DIRECTIONS FOR THIS TASK: Gather every line of the data below that contains the string "right", copying each such line in full. Case counts when matching.

[Source data]

/---

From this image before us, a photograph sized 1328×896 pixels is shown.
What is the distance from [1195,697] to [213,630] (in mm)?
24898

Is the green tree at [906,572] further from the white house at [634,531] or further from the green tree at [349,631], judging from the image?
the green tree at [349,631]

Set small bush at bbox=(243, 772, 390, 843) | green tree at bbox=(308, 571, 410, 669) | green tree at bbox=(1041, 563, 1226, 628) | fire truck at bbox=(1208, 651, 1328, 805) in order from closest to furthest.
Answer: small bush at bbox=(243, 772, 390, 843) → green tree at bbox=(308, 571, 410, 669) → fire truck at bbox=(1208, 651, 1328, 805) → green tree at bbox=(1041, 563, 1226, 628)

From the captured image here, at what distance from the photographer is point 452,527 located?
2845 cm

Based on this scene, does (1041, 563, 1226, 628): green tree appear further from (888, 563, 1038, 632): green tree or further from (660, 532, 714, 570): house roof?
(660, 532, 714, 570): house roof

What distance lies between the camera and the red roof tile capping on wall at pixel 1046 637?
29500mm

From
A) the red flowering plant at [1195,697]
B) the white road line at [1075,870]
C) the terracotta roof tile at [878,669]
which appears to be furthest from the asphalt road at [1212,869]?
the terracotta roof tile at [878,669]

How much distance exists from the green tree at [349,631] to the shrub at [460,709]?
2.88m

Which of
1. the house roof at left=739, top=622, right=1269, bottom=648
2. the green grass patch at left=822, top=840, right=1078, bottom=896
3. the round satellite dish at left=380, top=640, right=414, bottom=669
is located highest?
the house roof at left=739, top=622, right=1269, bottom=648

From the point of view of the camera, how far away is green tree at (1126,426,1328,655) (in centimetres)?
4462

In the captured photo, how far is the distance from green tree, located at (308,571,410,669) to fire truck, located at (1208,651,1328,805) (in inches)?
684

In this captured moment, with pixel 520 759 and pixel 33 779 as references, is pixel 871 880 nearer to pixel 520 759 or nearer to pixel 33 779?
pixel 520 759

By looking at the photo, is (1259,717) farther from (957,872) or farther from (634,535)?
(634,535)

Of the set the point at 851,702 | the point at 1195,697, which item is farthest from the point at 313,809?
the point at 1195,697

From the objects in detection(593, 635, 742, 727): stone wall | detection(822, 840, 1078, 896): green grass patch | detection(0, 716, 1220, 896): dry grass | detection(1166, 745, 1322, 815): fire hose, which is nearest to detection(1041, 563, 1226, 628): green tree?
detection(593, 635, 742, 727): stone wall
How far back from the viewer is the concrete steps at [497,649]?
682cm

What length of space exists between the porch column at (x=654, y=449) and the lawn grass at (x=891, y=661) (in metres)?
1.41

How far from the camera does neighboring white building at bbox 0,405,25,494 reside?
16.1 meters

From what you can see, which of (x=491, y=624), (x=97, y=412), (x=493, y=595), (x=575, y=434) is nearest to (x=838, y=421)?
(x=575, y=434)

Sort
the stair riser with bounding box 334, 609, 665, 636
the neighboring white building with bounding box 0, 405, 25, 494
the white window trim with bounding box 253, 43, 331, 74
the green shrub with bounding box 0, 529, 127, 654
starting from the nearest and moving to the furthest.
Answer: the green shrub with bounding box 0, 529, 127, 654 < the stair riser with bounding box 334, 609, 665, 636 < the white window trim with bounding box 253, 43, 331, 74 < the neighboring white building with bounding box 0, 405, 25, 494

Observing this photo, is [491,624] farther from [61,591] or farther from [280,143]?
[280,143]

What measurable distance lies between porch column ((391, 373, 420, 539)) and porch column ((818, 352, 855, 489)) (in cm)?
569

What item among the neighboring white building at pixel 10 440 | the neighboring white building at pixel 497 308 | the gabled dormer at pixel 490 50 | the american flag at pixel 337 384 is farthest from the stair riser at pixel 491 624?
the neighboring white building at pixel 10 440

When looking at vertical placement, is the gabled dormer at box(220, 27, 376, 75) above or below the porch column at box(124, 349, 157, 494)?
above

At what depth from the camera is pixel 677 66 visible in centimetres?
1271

\---

WRITTEN ANSWER:
1. the house roof at left=739, top=622, right=1269, bottom=648
2. the green grass patch at left=822, top=840, right=1078, bottom=896
3. the round satellite dish at left=380, top=640, right=414, bottom=669
the house roof at left=739, top=622, right=1269, bottom=648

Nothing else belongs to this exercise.